Date: Sat, 17 Apr 2004 11:26:13 -0400
To: John Curran <jcurran@istaff.org>,
	"Steven M. Bellovin" <smb@research.att.com>
From: Rob Nelson <ronelson@vt.edu>
Cc: nanog@merit.edu
In-Reply-To: <p06020409bca2403fda31@[192.168.1.101]>
Errors-To: owner-nanog-outgoing@merit.edu



>Steve, you're authorized if you say you are and agree to accept 
>responsibility.
>Most corporations would readily provide the addresses of their mail servers;
>anyone on DSL or cable connection could do the same.  But by changing the
>default behavior to block port 25 until requested, you could readily 
>address the
>spam problem.   It would take some work on the part of operator community
>(hence the subject), and doesn't fit in the world wide commune perspective
>of networking, but it would make the Internet far more useful for everyone.

(I realize I'm a few days late on this, been travelling all week)

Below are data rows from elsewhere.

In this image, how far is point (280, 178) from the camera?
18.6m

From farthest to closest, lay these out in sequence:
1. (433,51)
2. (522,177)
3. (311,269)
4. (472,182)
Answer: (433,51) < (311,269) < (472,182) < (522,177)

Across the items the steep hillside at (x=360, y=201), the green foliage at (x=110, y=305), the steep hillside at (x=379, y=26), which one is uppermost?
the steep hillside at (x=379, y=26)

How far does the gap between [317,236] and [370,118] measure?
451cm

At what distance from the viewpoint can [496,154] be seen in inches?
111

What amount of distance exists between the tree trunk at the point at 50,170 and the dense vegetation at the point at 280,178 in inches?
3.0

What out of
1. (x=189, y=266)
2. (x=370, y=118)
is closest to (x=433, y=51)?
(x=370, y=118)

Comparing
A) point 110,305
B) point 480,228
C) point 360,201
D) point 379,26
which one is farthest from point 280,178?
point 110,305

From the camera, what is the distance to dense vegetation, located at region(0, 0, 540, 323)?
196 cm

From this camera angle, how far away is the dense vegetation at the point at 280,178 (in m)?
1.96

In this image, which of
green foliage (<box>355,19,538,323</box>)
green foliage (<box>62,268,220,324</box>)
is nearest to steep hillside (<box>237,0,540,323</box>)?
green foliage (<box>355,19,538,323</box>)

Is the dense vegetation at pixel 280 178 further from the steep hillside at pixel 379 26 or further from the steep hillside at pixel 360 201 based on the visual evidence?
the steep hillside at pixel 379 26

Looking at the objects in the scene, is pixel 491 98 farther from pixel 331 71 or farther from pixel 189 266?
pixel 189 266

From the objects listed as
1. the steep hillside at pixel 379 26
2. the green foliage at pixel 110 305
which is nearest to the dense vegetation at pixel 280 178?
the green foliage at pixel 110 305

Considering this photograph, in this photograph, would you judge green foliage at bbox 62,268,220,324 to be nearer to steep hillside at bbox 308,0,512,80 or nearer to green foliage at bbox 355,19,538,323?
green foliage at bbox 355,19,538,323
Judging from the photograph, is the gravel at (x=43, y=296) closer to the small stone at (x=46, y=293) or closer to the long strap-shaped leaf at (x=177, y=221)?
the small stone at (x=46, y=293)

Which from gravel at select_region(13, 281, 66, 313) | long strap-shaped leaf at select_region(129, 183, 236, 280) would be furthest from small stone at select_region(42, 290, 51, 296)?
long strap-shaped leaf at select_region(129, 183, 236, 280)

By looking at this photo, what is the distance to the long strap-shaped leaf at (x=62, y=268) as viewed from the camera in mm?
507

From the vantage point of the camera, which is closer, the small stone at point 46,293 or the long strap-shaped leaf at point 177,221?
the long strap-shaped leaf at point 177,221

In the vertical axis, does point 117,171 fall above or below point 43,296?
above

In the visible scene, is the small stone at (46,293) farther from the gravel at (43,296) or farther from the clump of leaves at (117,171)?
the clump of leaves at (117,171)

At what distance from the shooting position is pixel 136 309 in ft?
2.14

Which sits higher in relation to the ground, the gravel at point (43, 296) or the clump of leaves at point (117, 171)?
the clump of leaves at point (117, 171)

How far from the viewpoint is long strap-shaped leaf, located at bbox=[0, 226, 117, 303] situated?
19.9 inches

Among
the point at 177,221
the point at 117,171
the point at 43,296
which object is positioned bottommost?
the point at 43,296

What about that small business with a remote site on a cable modem? All 
they want is their local server to talk to the one upstream, and they'd 
rather pay, say, Time Warner $50 a month on a dynamic instead of $200 for a 
single static IP. Can't really blame them, can you? Is this 
authorization-filter-scheme going to account for servers on dynamic IP?